Мой отец – словно стена, в которую непрерывно бьются головой. Когда я смотрю на него, у меня все болит. Он стоит в углу, в темноте, но в нем метра четыре роста.
– Плохо выглядишь, – говорит он Юстине. Он первый, когда кому-то нужно сказать, что тот плохо выглядит. Молча смотрит на нее. Жует жвачку. С того времени, как вместе с питьем бросил и курение, он непрерывно жует жвачку. При этом стоит словно по стойке «смирно». Я не помню, чтобы он когда-либо горбился.
– Знаю, – отвечает она.
– Плохо выглядишь, нужно тебя вылечить, – добавляет отец.
– Да как-то вылечусь, – отвечает Юстина.
– Ну тогда иди лечиться. Все наверху у вас приготовлено, – говорит мой отец.
– Нужно перенести вещи, – замечаю я.
– Гжесек вам поможет, Гжесек принесет, – говорит отец.
– А сейчас мы вместе пообедаем, – вмешивается Агата. – Будет суп, какие-нибудь блинчики, ничего серьезного.
– Мы очень устали. Пойдем, наверное, отдохнуть, – отзывается Юстина.
– Ну, я и говорю, ступайте отдохнуть, – говорит мой отец.
– Все готово, – добавляет Агата.
Мы все чувствуем себя неловко, за исключением отца. Он раздражен, что мы не сразу реагируем на его приказы.
– Я сейчас еду в пекарню, буду через два часа, – говорит отец.
– Ты же был уже сегодня, – замечает Агата.
– Проблемы с печью. Они и техника сами заказать не могут, монголы.
– Никто никогда без тебя ничего не сделает, – отвечает Агата, но отец, кажется, этого не слышит, поскольку слова ее звучат тихо.
Когда я жил здесь, на самом верху был просто чердак. Грязный, заставленный одеждой в картонных коробках, привезенной из Германии дядьками, испорченными игрушками, старым оборудованием, которое оказывалось на чердаке вместе с очередными поездками моего отца на завод под Франкфуртом.
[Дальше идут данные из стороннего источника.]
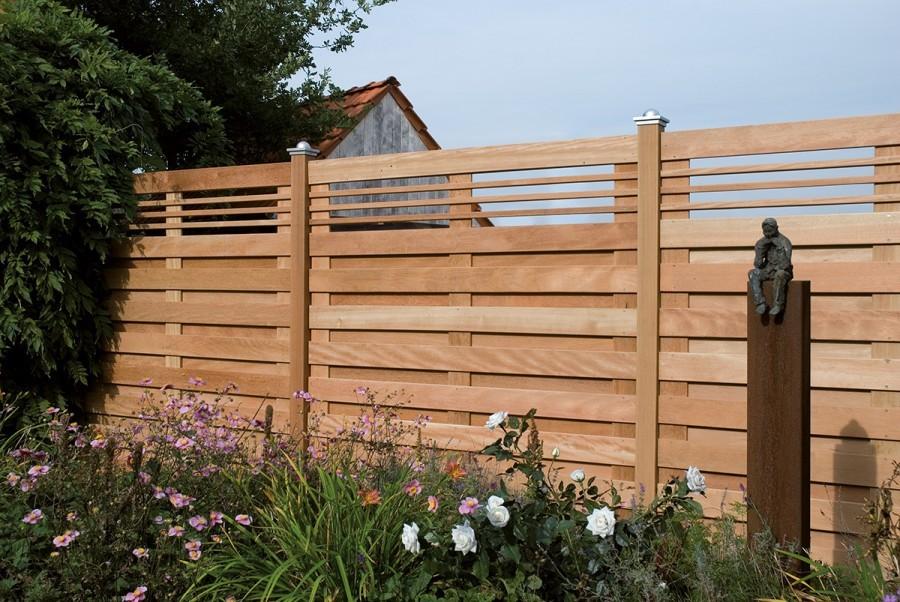 Стильный забор из деревянных досок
Не знаю, что этот завод производил, но когда отец протрезвел, то открыл пекарню и поездки уже не возобновлялись. Стиральная машинка «Вятка», холодильник «Шрон», телевизор «Рубин» по очереди отправлялись на чердак, когда отец привозил домой их новые, обложенные пенопластом, польские или японские заменители. Когда я был ребенком, мы с Гжесем часто сидели на чердаке или в большей компании, с нашими кузинами, и представляли себе, что это наш собственный дом, наша собственная комната, что снаружи – война, мир после атомной войны из «Фоллаута», в который мы тогда постоянно играли на компьютере. Снаружи только пыль и песок, трехголовые коровы и зомби-шлюхи со слезающей кожей, окрестности патрулируют войска вооруженных лазерами мутантов, а мы, самое большее, можем ждать, что будет дальше, сидя между ржавым холодильником, влажными картонными ящиками, полными шмоток, и кожаным чемоданчиком, в котором – неясного происхождения немецкие книжки. Однажды мы их вынули и внизу обнаружили стопку «Кэтс», из которых узнали, как выглядит киска, вставленный в нее хрен и сперма на удивленном женском лице.
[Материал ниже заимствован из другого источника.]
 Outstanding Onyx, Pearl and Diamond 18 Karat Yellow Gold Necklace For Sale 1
Потом отец отремонтировал чердак и куда-то вынес все стиральные машинки, шмотки и журналы со спермой. Этот отремонтированный чердак он хотел сдавать людям, которые должны были приехать на большой заграничный завод, выпускающий каркасную мебель. Но предприятие так и не построили, а отец остался с чердаком, ставшим теперь еще одним этажом дома, с двумя комнатками и небольшой душевой.